**Passage for review:**
If it is not your land, and they are not crossing your land to get to it, I dont think there is anything or should or are able to do, other than trying to find out who does own the land and letting them know.


----------



## MikeyPrepper (Nov 29, 2012)

****UPDATED****
OK so I SET UP A TRAIL CAM AND GUESS WHAT IT WAS MISSING... FOUND IT LATER ON DEEPER IN WOODS..HMM..... ODD.... THEN JUST THIS MINUTE SOMEONE MAYBE EARLY TEENS 18/19 MALE WALKING DOWN MY DEAD END STREET LOOKING DOWN DRIVEWAYS... WE HAD SOMEONE ELSE DO THIS 1 WEEK AGO... SOMETHING IS NOT RIGHT


----------



## Slippy (Nov 14, 2013)

Buy or make a Hawg Cage. Capture one of these trespassing ******* and place him in the cage. Wear a paper bag with holes cut out to see and breath. (Similar to the bags New Orleans Saints fans wore in the late 70s.)

Mind screw this trespassing ****** for a day or 3 letting them know you are King Shit of the area and the next time you see him it won't be good. Load him up naked, blindfolded and still in the cage and drop him off in Trenton.

You're Welcome!


----------



## dwight55 (Nov 9, 2012)

The first thing I would do is find out who owns the property, . . . and see what their take on the activity is.

**Given data:**
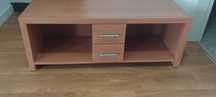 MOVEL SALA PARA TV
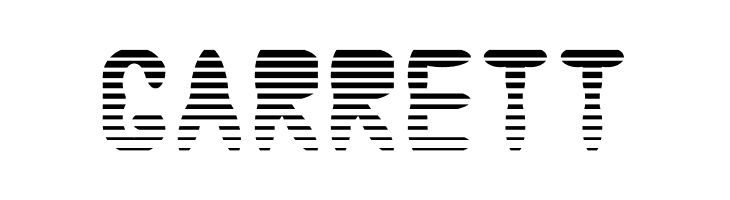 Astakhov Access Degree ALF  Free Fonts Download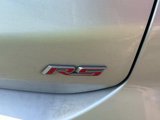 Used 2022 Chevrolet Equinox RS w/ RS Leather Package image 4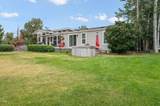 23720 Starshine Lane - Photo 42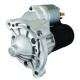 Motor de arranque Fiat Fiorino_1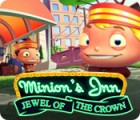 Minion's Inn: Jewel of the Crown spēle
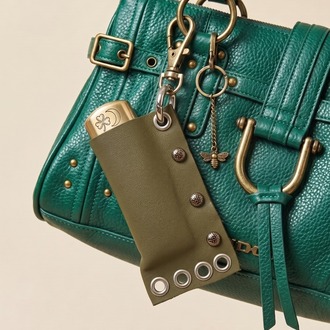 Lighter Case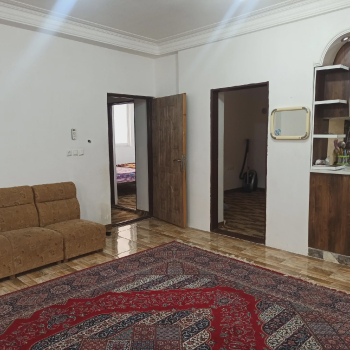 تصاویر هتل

---

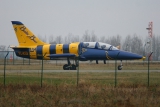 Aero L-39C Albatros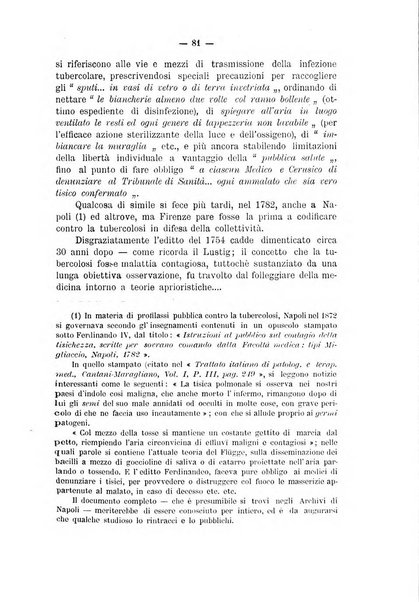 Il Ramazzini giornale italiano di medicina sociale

**Problems to solve:**
(1) In the forum thread, what did MikeyPrepper set up after the update?
(2) Repeat everything in the forum thread from "## Slippy (Nov" down to "the late 70s.)".

**Task responses:**
(1) A trail cam.

(2)
## Slippy (Nov 14, 2013)

Buy or make a Hawg Cage. Capture one of these trespassing ******* and place him in the cage. Wear a paper bag with holes cut out to see and breath. (Similar to the bags New Orleans Saints fans wore in the late 70s.)